One of the great global scientific challenges is the availability of energy at low cost, to all. Whilst the ability to generate power from renewable sources, and from a distributed grid, progressed remarkably over the last 15 years, it can only be fully exploited if usage can be decoupled from generation.

Electrochemical energy storage technologies such as batteries and supercapacitors are the primary mechanism to break this link. Developments in the performance of new storage media, whilst maintaining an economical aspect, are crucial for making the use of self-generated renewable energy viable in many more instances. One of the most tantalizing battery chemistries is Lithium-Sulfur (Li-S). With a gravimetric storage potential around 10 times higher than Lithium ion, Li-S batteries are also manufactured from cheap, safe and stable materials, amenable to their widespread deployment. However, Li-S batteries have inherent challenges of stability with cycling, accessing their full storage potential, and obtaining charge-discharge at requisite rates. Many of these inherent challenges are due to slow, or non-selective transport, and porous materials offer the potential to address this behaviour.

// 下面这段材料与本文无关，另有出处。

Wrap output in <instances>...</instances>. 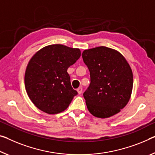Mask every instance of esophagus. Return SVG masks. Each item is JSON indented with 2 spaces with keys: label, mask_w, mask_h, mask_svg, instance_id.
I'll list each match as a JSON object with an SVG mask.
<instances>
[{
  "label": "esophagus",
  "mask_w": 155,
  "mask_h": 155,
  "mask_svg": "<svg viewBox=\"0 0 155 155\" xmlns=\"http://www.w3.org/2000/svg\"><path fill=\"white\" fill-rule=\"evenodd\" d=\"M77 91L78 93V94H82V87H79L77 89Z\"/></svg>",
  "instance_id": "34e87169"
}]
</instances>
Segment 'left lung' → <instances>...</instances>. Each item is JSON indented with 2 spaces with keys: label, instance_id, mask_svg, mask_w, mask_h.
Segmentation results:
<instances>
[{
  "label": "left lung",
  "instance_id": "obj_1",
  "mask_svg": "<svg viewBox=\"0 0 155 155\" xmlns=\"http://www.w3.org/2000/svg\"><path fill=\"white\" fill-rule=\"evenodd\" d=\"M82 56L91 77L83 94L88 110L101 118L120 112L129 102L133 87L132 71L124 56L105 46L84 50Z\"/></svg>",
  "mask_w": 155,
  "mask_h": 155
}]
</instances>
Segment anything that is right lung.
I'll return each instance as SVG.
<instances>
[{
    "instance_id": "1",
    "label": "right lung",
    "mask_w": 155,
    "mask_h": 155,
    "mask_svg": "<svg viewBox=\"0 0 155 155\" xmlns=\"http://www.w3.org/2000/svg\"><path fill=\"white\" fill-rule=\"evenodd\" d=\"M81 51L61 44H52L38 51L26 67L25 87L37 107L48 114L68 108L78 92L71 87L67 69L80 58Z\"/></svg>"
}]
</instances>
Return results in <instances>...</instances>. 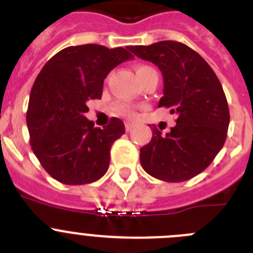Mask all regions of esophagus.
I'll use <instances>...</instances> for the list:
<instances>
[{"mask_svg": "<svg viewBox=\"0 0 253 253\" xmlns=\"http://www.w3.org/2000/svg\"><path fill=\"white\" fill-rule=\"evenodd\" d=\"M134 126H135V124H134V123H130V122L125 123V130L126 131H130Z\"/></svg>", "mask_w": 253, "mask_h": 253, "instance_id": "1", "label": "esophagus"}]
</instances>
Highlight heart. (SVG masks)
<instances>
[{"instance_id": "b5f03b06", "label": "heart", "mask_w": 253, "mask_h": 253, "mask_svg": "<svg viewBox=\"0 0 253 253\" xmlns=\"http://www.w3.org/2000/svg\"><path fill=\"white\" fill-rule=\"evenodd\" d=\"M152 67L149 66H146V64H139V66H137V68H135V72H137V75H142L143 72H146V71H148V69H151ZM115 111L118 114H120V115H124V116H134L135 115V106H133V105L130 104H126V102H122V104H118L115 106Z\"/></svg>"}]
</instances>
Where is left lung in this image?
Returning <instances> with one entry per match:
<instances>
[{
  "mask_svg": "<svg viewBox=\"0 0 253 253\" xmlns=\"http://www.w3.org/2000/svg\"><path fill=\"white\" fill-rule=\"evenodd\" d=\"M129 50L160 68L163 96L158 107L177 115L176 125L163 135L156 126L140 148L147 173L167 182H182L204 171L224 146L229 109L223 87L204 58L187 45L163 40Z\"/></svg>",
  "mask_w": 253,
  "mask_h": 253,
  "instance_id": "obj_1",
  "label": "left lung"
}]
</instances>
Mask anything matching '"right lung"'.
I'll return each instance as SVG.
<instances>
[{
	"instance_id": "obj_1",
	"label": "right lung",
	"mask_w": 253,
	"mask_h": 253,
	"mask_svg": "<svg viewBox=\"0 0 253 253\" xmlns=\"http://www.w3.org/2000/svg\"><path fill=\"white\" fill-rule=\"evenodd\" d=\"M133 55L99 44L64 48L42 68L30 92L26 123L31 149L46 172L66 185H84L106 173L113 143L125 133L113 118L104 129L84 116L88 100L101 99L111 69Z\"/></svg>"
}]
</instances>
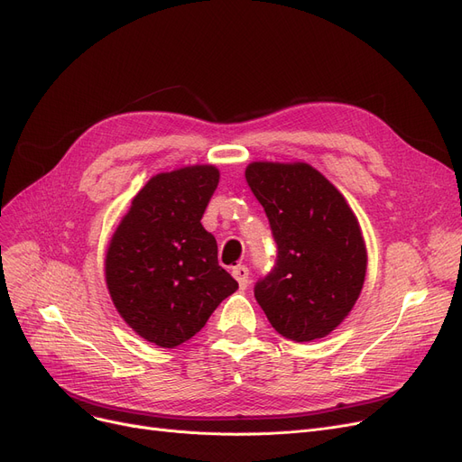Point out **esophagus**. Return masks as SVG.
Instances as JSON below:
<instances>
[{
    "label": "esophagus",
    "mask_w": 462,
    "mask_h": 462,
    "mask_svg": "<svg viewBox=\"0 0 462 462\" xmlns=\"http://www.w3.org/2000/svg\"><path fill=\"white\" fill-rule=\"evenodd\" d=\"M232 276L240 283V289H245L249 285V270L244 264H237L232 268Z\"/></svg>",
    "instance_id": "esophagus-1"
}]
</instances>
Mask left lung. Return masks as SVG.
Segmentation results:
<instances>
[{
    "instance_id": "obj_1",
    "label": "left lung",
    "mask_w": 462,
    "mask_h": 462,
    "mask_svg": "<svg viewBox=\"0 0 462 462\" xmlns=\"http://www.w3.org/2000/svg\"><path fill=\"white\" fill-rule=\"evenodd\" d=\"M278 244L274 270L254 299L282 337L309 343L335 331L354 309L367 249L345 196L304 162H253L245 169Z\"/></svg>"
}]
</instances>
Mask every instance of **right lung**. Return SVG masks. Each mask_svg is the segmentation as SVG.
<instances>
[{
  "label": "right lung",
  "mask_w": 462,
  "mask_h": 462,
  "mask_svg": "<svg viewBox=\"0 0 462 462\" xmlns=\"http://www.w3.org/2000/svg\"><path fill=\"white\" fill-rule=\"evenodd\" d=\"M218 179L209 163L153 175L108 244L105 278L116 310L162 348L192 338L237 289L217 261L213 234L201 226Z\"/></svg>",
  "instance_id": "obj_1"
}]
</instances>
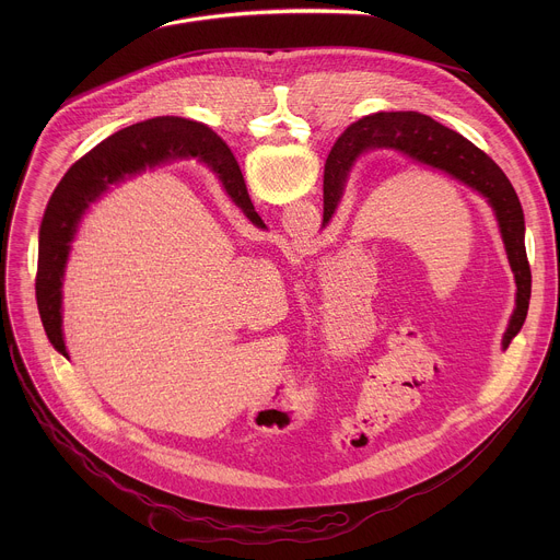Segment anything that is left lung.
Here are the masks:
<instances>
[{
  "label": "left lung",
  "mask_w": 560,
  "mask_h": 560,
  "mask_svg": "<svg viewBox=\"0 0 560 560\" xmlns=\"http://www.w3.org/2000/svg\"><path fill=\"white\" fill-rule=\"evenodd\" d=\"M206 137H210V168L221 182H232L236 177V162L230 148L212 130ZM376 148L398 150L417 164L443 171L483 195L492 206L516 279V307L503 337V348H508L525 324L532 296V270L525 253V217L510 179L483 150H478L471 141L441 126L432 117L421 113H376L352 124L339 137V152L328 156L324 175V225L332 219L341 201L348 173L357 159Z\"/></svg>",
  "instance_id": "1"
}]
</instances>
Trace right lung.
<instances>
[{"label": "right lung", "instance_id": "1", "mask_svg": "<svg viewBox=\"0 0 560 560\" xmlns=\"http://www.w3.org/2000/svg\"><path fill=\"white\" fill-rule=\"evenodd\" d=\"M210 128L182 119V117H154L141 124H132L79 159L63 175L39 228V255L35 296L42 324L52 348L68 357L61 332V283L74 238L77 225L82 221L89 203L104 195L113 184L124 182L145 168L175 156H199L210 166ZM230 199L244 210V214L261 225V217L248 197L242 171L236 166V177L223 182Z\"/></svg>", "mask_w": 560, "mask_h": 560}]
</instances>
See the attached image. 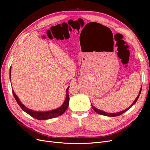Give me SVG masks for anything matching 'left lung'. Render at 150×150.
Listing matches in <instances>:
<instances>
[{
  "instance_id": "1",
  "label": "left lung",
  "mask_w": 150,
  "mask_h": 150,
  "mask_svg": "<svg viewBox=\"0 0 150 150\" xmlns=\"http://www.w3.org/2000/svg\"><path fill=\"white\" fill-rule=\"evenodd\" d=\"M142 87H141L140 91V92H139V95H138V96L137 97V98H136V100H134V101L133 102L132 104L128 108H127V109L124 110V111H120V112H117V113H107V112H104V111H101V110H100V109H97L96 107H94V106H93V105H91V106H92V108H93V109L94 110V111H95L96 112H97L98 114H101V115H106V116H108V117H116V116L120 115H122V114H123L124 112H125L126 111H127L129 108H131L134 105V104L136 103V101H137V100H138V98H139V96H140V93H141Z\"/></svg>"
}]
</instances>
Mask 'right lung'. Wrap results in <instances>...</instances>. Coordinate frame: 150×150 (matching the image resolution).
I'll return each mask as SVG.
<instances>
[{
	"mask_svg": "<svg viewBox=\"0 0 150 150\" xmlns=\"http://www.w3.org/2000/svg\"><path fill=\"white\" fill-rule=\"evenodd\" d=\"M10 76H11V68L10 70ZM69 88L67 89L66 98L64 102V103L62 104V105L57 109H54V110H52V111H47V112H38V111H32V110L28 109L23 104L21 103V102L20 101L19 99L18 98L17 96L16 95L15 93L14 92V91L13 90H12V92H13V94L15 100H16L17 103H18V105H19V106L21 108V109L23 110V111H25L26 113H27L31 117H34L35 119H36L37 120H47V119H53V118L57 117L62 115V114H64L67 110L68 106H69V92H68Z\"/></svg>",
	"mask_w": 150,
	"mask_h": 150,
	"instance_id": "right-lung-1",
	"label": "right lung"
}]
</instances>
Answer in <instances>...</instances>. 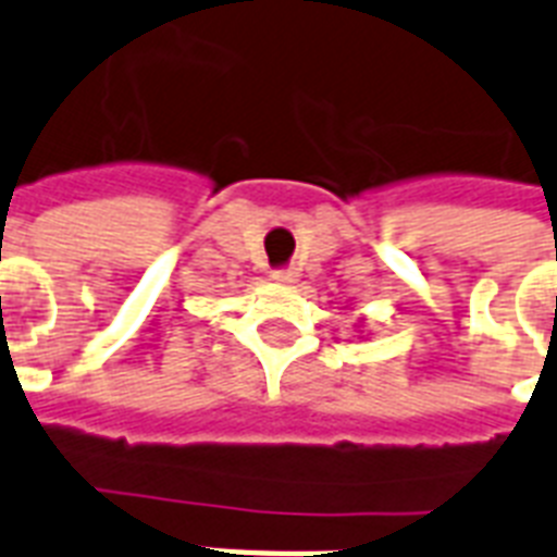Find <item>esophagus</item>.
Masks as SVG:
<instances>
[{
  "mask_svg": "<svg viewBox=\"0 0 557 557\" xmlns=\"http://www.w3.org/2000/svg\"><path fill=\"white\" fill-rule=\"evenodd\" d=\"M297 269H277L274 271V280H277L280 286H292V283H297Z\"/></svg>",
  "mask_w": 557,
  "mask_h": 557,
  "instance_id": "1",
  "label": "esophagus"
}]
</instances>
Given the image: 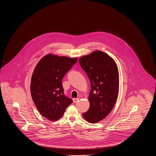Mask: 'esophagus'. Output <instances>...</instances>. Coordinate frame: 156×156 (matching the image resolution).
Here are the masks:
<instances>
[{
  "label": "esophagus",
  "mask_w": 156,
  "mask_h": 156,
  "mask_svg": "<svg viewBox=\"0 0 156 156\" xmlns=\"http://www.w3.org/2000/svg\"><path fill=\"white\" fill-rule=\"evenodd\" d=\"M79 98H73V102H74V103H76V102H78V101H79Z\"/></svg>",
  "instance_id": "esophagus-1"
}]
</instances>
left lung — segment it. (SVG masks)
Here are the masks:
<instances>
[{"label":"left lung","instance_id":"1","mask_svg":"<svg viewBox=\"0 0 156 156\" xmlns=\"http://www.w3.org/2000/svg\"><path fill=\"white\" fill-rule=\"evenodd\" d=\"M80 66L90 82L89 109L82 115L95 123L111 112L119 92V71L115 60L105 52L94 51L79 59Z\"/></svg>","mask_w":156,"mask_h":156}]
</instances>
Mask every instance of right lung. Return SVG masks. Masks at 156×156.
I'll use <instances>...</instances> for the list:
<instances>
[{
	"label": "right lung",
	"instance_id": "right-lung-1",
	"mask_svg": "<svg viewBox=\"0 0 156 156\" xmlns=\"http://www.w3.org/2000/svg\"><path fill=\"white\" fill-rule=\"evenodd\" d=\"M78 58L48 54L37 63L32 74L30 92L37 110L50 121L59 119L73 100L66 97L62 79Z\"/></svg>",
	"mask_w": 156,
	"mask_h": 156
}]
</instances>
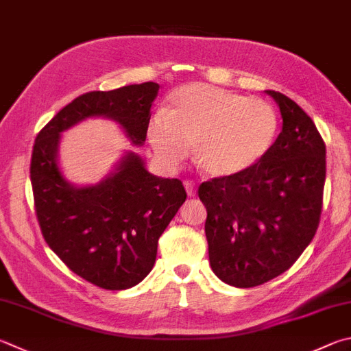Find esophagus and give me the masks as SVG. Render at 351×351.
<instances>
[{
  "instance_id": "34e87169",
  "label": "esophagus",
  "mask_w": 351,
  "mask_h": 351,
  "mask_svg": "<svg viewBox=\"0 0 351 351\" xmlns=\"http://www.w3.org/2000/svg\"><path fill=\"white\" fill-rule=\"evenodd\" d=\"M184 187H186V192L190 197H193L196 195V184L193 181L187 180L186 182H184Z\"/></svg>"
}]
</instances>
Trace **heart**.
Listing matches in <instances>:
<instances>
[{
  "label": "heart",
  "instance_id": "b5f03b06",
  "mask_svg": "<svg viewBox=\"0 0 351 351\" xmlns=\"http://www.w3.org/2000/svg\"><path fill=\"white\" fill-rule=\"evenodd\" d=\"M278 132L279 117L270 103L202 82L175 88L165 113L155 114L147 127L159 158L178 164L193 145L197 169L212 178L256 167L271 152Z\"/></svg>",
  "mask_w": 351,
  "mask_h": 351
}]
</instances>
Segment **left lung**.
Returning a JSON list of instances; mask_svg holds the SVG:
<instances>
[{
	"mask_svg": "<svg viewBox=\"0 0 351 351\" xmlns=\"http://www.w3.org/2000/svg\"><path fill=\"white\" fill-rule=\"evenodd\" d=\"M276 101L282 130L269 155L242 175L215 178L197 189L207 208L212 270L222 282L250 289L289 270L319 226L326 144L295 101Z\"/></svg>",
	"mask_w": 351,
	"mask_h": 351,
	"instance_id": "8db88e82",
	"label": "left lung"
}]
</instances>
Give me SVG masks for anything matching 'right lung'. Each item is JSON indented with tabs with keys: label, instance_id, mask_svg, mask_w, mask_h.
<instances>
[{
	"label": "right lung",
	"instance_id": "obj_1",
	"mask_svg": "<svg viewBox=\"0 0 351 351\" xmlns=\"http://www.w3.org/2000/svg\"><path fill=\"white\" fill-rule=\"evenodd\" d=\"M158 90L156 82H143L81 95L44 125L32 152L30 181L44 239L70 270L106 290L130 289L149 275L158 239L187 193L180 180L149 173L135 152H125L101 182L76 187L58 164L61 133L103 117L117 121L133 145H143Z\"/></svg>",
	"mask_w": 351,
	"mask_h": 351
}]
</instances>
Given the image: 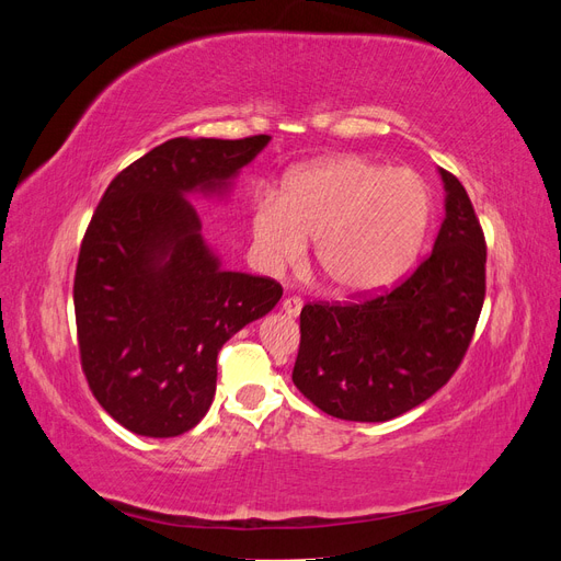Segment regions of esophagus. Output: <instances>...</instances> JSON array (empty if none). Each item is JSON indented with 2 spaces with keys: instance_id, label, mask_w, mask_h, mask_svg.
I'll use <instances>...</instances> for the list:
<instances>
[{
  "instance_id": "1",
  "label": "esophagus",
  "mask_w": 561,
  "mask_h": 561,
  "mask_svg": "<svg viewBox=\"0 0 561 561\" xmlns=\"http://www.w3.org/2000/svg\"><path fill=\"white\" fill-rule=\"evenodd\" d=\"M301 307H304V301L299 299V297H287V299H283V311L290 316V318H297L299 316V311H301Z\"/></svg>"
}]
</instances>
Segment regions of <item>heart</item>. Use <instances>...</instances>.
I'll list each match as a JSON object with an SVG mask.
<instances>
[{
    "label": "heart",
    "instance_id": "heart-1",
    "mask_svg": "<svg viewBox=\"0 0 561 561\" xmlns=\"http://www.w3.org/2000/svg\"><path fill=\"white\" fill-rule=\"evenodd\" d=\"M431 213L428 184L412 168L322 159L287 175L278 198L254 201V260L266 274H280L307 257V241L316 239V264L334 293L375 295L412 266Z\"/></svg>",
    "mask_w": 561,
    "mask_h": 561
}]
</instances>
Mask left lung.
Instances as JSON below:
<instances>
[{
  "mask_svg": "<svg viewBox=\"0 0 561 561\" xmlns=\"http://www.w3.org/2000/svg\"><path fill=\"white\" fill-rule=\"evenodd\" d=\"M433 252L393 290L358 304H307L295 386L318 410L381 423L443 388L461 365L484 304V233L451 173Z\"/></svg>",
  "mask_w": 561,
  "mask_h": 561,
  "instance_id": "obj_1",
  "label": "left lung"
}]
</instances>
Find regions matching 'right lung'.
Listing matches in <instances>:
<instances>
[{"label": "right lung", "mask_w": 561, "mask_h": 561, "mask_svg": "<svg viewBox=\"0 0 561 561\" xmlns=\"http://www.w3.org/2000/svg\"><path fill=\"white\" fill-rule=\"evenodd\" d=\"M268 140L173 138L98 203L75 276L81 367L103 410L135 435L192 431L213 404L219 348L283 297L276 280L222 268L190 201L227 198Z\"/></svg>", "instance_id": "right-lung-1"}]
</instances>
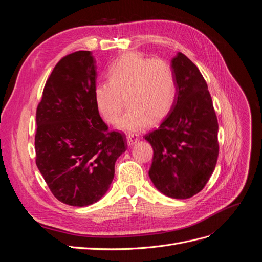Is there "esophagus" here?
I'll return each mask as SVG.
<instances>
[{"label":"esophagus","instance_id":"34e87169","mask_svg":"<svg viewBox=\"0 0 262 262\" xmlns=\"http://www.w3.org/2000/svg\"><path fill=\"white\" fill-rule=\"evenodd\" d=\"M138 141H139V137L136 136V134H129V136L126 137V142H128L129 146H132L133 144H136Z\"/></svg>","mask_w":262,"mask_h":262}]
</instances>
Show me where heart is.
<instances>
[{
	"label": "heart",
	"instance_id": "1",
	"mask_svg": "<svg viewBox=\"0 0 262 262\" xmlns=\"http://www.w3.org/2000/svg\"><path fill=\"white\" fill-rule=\"evenodd\" d=\"M108 75L109 81L95 86V104L102 119L114 124L122 113L125 99L129 109L118 123V129L124 132L144 130L152 120L164 119L175 105L176 77L169 63L164 60L129 52L110 66Z\"/></svg>",
	"mask_w": 262,
	"mask_h": 262
}]
</instances>
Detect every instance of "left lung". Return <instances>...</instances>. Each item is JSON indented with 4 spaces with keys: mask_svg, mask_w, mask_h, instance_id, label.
I'll return each mask as SVG.
<instances>
[{
    "mask_svg": "<svg viewBox=\"0 0 262 262\" xmlns=\"http://www.w3.org/2000/svg\"><path fill=\"white\" fill-rule=\"evenodd\" d=\"M170 67L177 96L160 128L144 137L154 152L148 176L163 194L188 199L201 191L215 168L219 124L199 69L181 52Z\"/></svg>",
    "mask_w": 262,
    "mask_h": 262,
    "instance_id": "8db88e82",
    "label": "left lung"
}]
</instances>
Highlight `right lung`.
Wrapping results in <instances>:
<instances>
[{
	"label": "right lung",
	"mask_w": 262,
	"mask_h": 262,
	"mask_svg": "<svg viewBox=\"0 0 262 262\" xmlns=\"http://www.w3.org/2000/svg\"><path fill=\"white\" fill-rule=\"evenodd\" d=\"M96 60L91 51L61 59L46 83L36 114V164L57 199L87 207L106 194L117 158L126 150L108 132L94 99Z\"/></svg>",
	"instance_id": "1"
}]
</instances>
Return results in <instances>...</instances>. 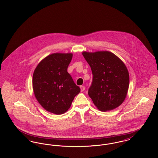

In this presentation, recent breakthroughs in addressing these challenges inherent to Li-S will be presented. We have been able to develop Li-S cells with some of the best performances yet reported, and under conditions practical to their wide deployment. This is due to new forms of transport, and the mechanisms behind how porous materials within Li-S cells achieved this, discussed. Building on the knowledge obtained here, we recently expanded this breakthrough to separators used in organic redox flow batteries, and this knowledge will be compared to these earlier discover-ies.